I suggest that we go for dinner or a drink, or both. She nods and says the drink is a good idea. We wander down the street to a dingy pub that I frequent and take my favourite booth in the back.

“If only you knew what was at stake,” she continues sipping a neat bourbon, “You humans make such a fuss about animals going extinct, but you care little for the loss of the divine and all their mysteries.”

“Why haven’t you come forward,” I ask dumbfounded, “All of you. Surely if the gods walked among us, the unbelievers could not deny and things would go back to yesteryear ways of worship?”

She shakes her head sadly and drains her bourbon. She flicks her glass at a waitress, who scurries off to find a refill. She has had a couple of them by now. I have too.

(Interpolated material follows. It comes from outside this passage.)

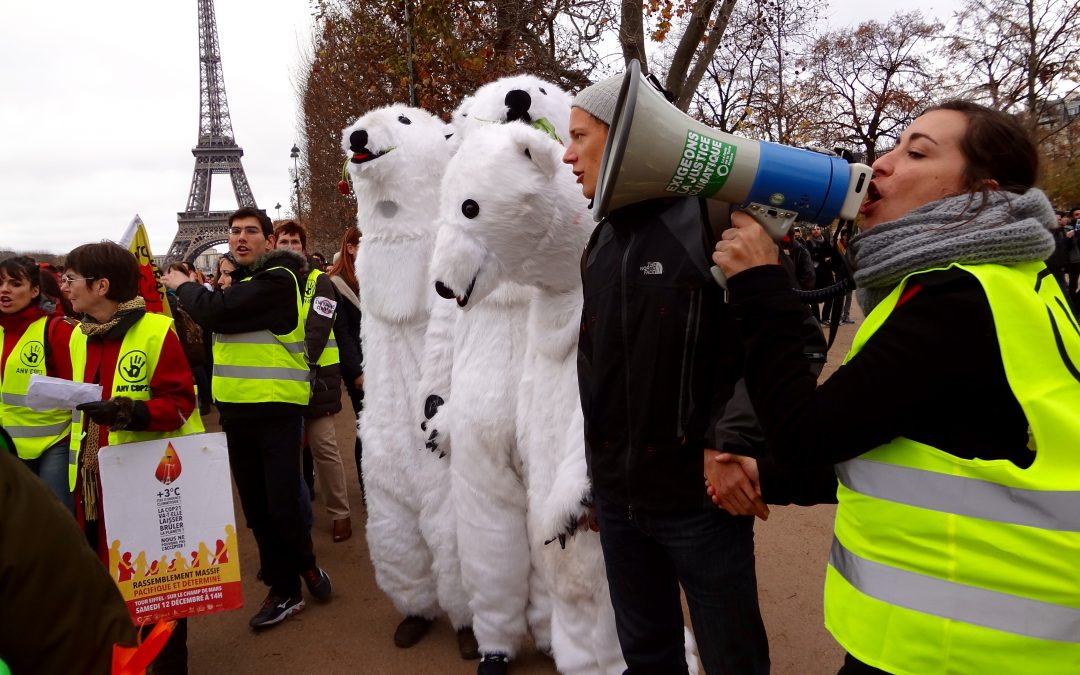 Wrapping up COP 21 research and reporting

“Do you believe that I am an angel?” she asks simply, looking deeply into my eyes. Her eyes are intensely blue and my heart skips a beat.

“Uhm uh,” I stutter, “no… No, I don’t really.” I have to concede to that fierce, beautiful gaze.

“And therein lies the irony, by revealing myself I am no longer divine. By taking my mortal form, I am now mortal. Because I am no longer divine, I cannot prove to you that I ever was. Divinity and mystery are like shadows and sunset. If you shine a light bright enough into either, they simply cease to exist.”

A single tear runs down her cheek at this point. I was so entranced by her that I had not noticed her sorrow. I suddenly imagine what it must feel like to believe that you are a fallen angel, but that no one believes you. It must be tragic, and I reach over and squeeze her hand reassuringly.

She startles at my touch, but then looks up at me and smiles.

“You have a kind heart,” she says, wiping away the tear, “It comforts this old warrior to be around you.”

Later that night, after she has left my room, I lie awake thinking. Thoughts of gods and monsters, men and beasts, and angels and demons all swirl around my mind. I try imagine what sheer agony falling from heaven must entail while remembering her touch…

Eventually, I get up and walk to my apartment window. Far above, the stars are twinkling, and far below countless legions of men are moving. What a surreal day, I think to myself, what a surreal night.

Suddenly, I see a shooting star’s fading form flickering in the night sky above and beyond the city’s pollution. It silently streaks down to disappear into nothing. My heart skips a beat and I cannot help but wonder if it was an angel falling to Earth.